It is tempting to scoff at these preestablished patterns as undermining the creativity of designers, but designers follow a long tradition of using templates or patterns as starting points for designs. Medieval book illustrators kept pattern books with examples of elaborate page decorations, early equivalents of word processing templates. Carpenters used wood or steel stencils that could be drawn around to define a shape. Tailors used paper patterns to cut cloth for a garment’s components. All these patterns could be adapted to suit particular circumstances. Design in the digital age is still guided by patterns.
A word processing template, then, embodies rules for margins, fonts, page format and colours. A carpenter’s stencil embodies rules for the shape that will be cut if the stencil outline is followed. But the pattern may not encompass all the rules that define our design. Equally, the pattern may include rules that do not fit in our design.
Figure 1.5 Traditional wooden gulou (meeting hall) in Shanjiang, China, built with the Lu Ban style rule system. Courtesy of Dean Bruton.
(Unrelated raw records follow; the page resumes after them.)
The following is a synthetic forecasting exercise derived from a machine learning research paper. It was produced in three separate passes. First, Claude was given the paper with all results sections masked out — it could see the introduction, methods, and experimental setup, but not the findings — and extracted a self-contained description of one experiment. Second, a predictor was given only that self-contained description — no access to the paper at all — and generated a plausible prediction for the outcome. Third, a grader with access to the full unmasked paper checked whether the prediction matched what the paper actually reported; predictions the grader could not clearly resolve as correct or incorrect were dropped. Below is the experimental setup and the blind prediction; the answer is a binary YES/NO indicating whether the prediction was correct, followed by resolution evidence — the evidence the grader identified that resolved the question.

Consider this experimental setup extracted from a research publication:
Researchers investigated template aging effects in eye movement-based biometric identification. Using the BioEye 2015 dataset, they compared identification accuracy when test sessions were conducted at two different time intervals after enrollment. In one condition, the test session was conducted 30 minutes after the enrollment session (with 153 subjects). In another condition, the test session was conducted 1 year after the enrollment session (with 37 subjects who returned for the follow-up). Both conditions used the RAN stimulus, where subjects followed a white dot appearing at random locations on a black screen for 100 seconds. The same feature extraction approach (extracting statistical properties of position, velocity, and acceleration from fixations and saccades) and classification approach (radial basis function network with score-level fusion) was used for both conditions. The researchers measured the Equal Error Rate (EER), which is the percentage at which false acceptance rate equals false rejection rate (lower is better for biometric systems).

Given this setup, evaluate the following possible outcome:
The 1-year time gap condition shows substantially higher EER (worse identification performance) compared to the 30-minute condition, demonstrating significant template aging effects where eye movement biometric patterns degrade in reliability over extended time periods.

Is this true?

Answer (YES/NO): YES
Figure 1.6 Stills from Chronograph by Tal Rosner and C.E.B. Reas (2011), a dynamic digital mural projected on the wall of the New World Centre, Miami, USA. Courtesy of Casey Reas and Tal Rosner.
In every aspect of life, we tend to start doing whatever it is by following a pattern we have seen or experienced before and then adapting the pattern to suit the situation. It is as if there is a rule that in this situation we use that pattern.
In the early ambitious days of artificial intelligence, rule-based frames and scripts were written to formalize such patterns, so that what we do intuitively could be emulated by computers. But of course, days and situations are not identical. We adapt the pattern to suit the circumstances. While encoding the rules in frames and scripts was relatively easy, recognizing when they apply and how they need to be adapted was and can still be difficult.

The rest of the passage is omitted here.